Turkey Is Taking Flight 4 décembre 2014Posted by Acturca in Economy / Economie, Energy / Energie, Russia / Russie, Turkey / Turquie.
The Wall Street Journal Europe (USA) Thursday, December 4, 2014, p. 32
Energy united Russia and Turkey this week, as Moscow scrapped a planned naturalgas pipeline to the European Union in favor of a link to Turkey. But the price of energy, and oil in particular, is driving the two countries’ outlooks apart.
The Russian ruble has tracked oil closely this year and is now down about 38% against the U. S. dollar. The scale of the move is creating headaches for the Central Bank of Russia, which has essentially allowed the ruble to float, as it will push inflation higher from an already elevated level of 8.3% and potentially poses systemic risks. The central bank might be thinking of raising rates, but it has already put them up by four percentage points this year to 9.5%. The Russian Economy Ministry on Tuesday warned of a looming recession.
Just a year ago, however, it was the Turkish lira under fire in the foreign- exchange market. Investors were concerned about the country’s current- account deficit and the unorthodox approach of the Central Bank of Turkey to interest- rate policy, as well as political risk. But after a bout of turbulence in January, the lira has had a relatively smooth ride against the dollar and is down about 4% year to date.
Lower oil prices are a boon for the Turkish economy. It is a big energy importer to the tune of some $ 55 billion a year, or 6.5% of gross domestic product, according to Standard Bank. Falling oil should deliver benefits for both the current account and for inflation. That might even allow the central bank room to cut rates as Turkey continues to pursue strong growth. Investors are becoming more enthusiastic about Turkey’s prospects.
The price of energy, and oil in particular, is driving the two countries’ outlooks apart.

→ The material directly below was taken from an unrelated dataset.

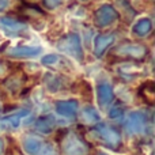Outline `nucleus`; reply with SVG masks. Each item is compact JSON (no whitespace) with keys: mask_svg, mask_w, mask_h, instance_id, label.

Exchange rates aren’t the only sign of divergence. The annual cost of insuring $ 10 million of Turkish government debt against default for five years has fallen more than a third this year to $ 155,000, while for Russia it has more than doubled to $ 355,000.
Russia’s problems seem unlikely to go away soon. But investors should be wary of assuming Turkey is well- positioned purely as a result of an oil windfall. The country still needs to carry out overhauls. If lower oil prices allow the government to dodge hard decisions after next year’s elections, that would be a worrying sign.
Turkey needs to use the benefit of lower oil prices to ensure that it doesn’t end up in the hot seat again.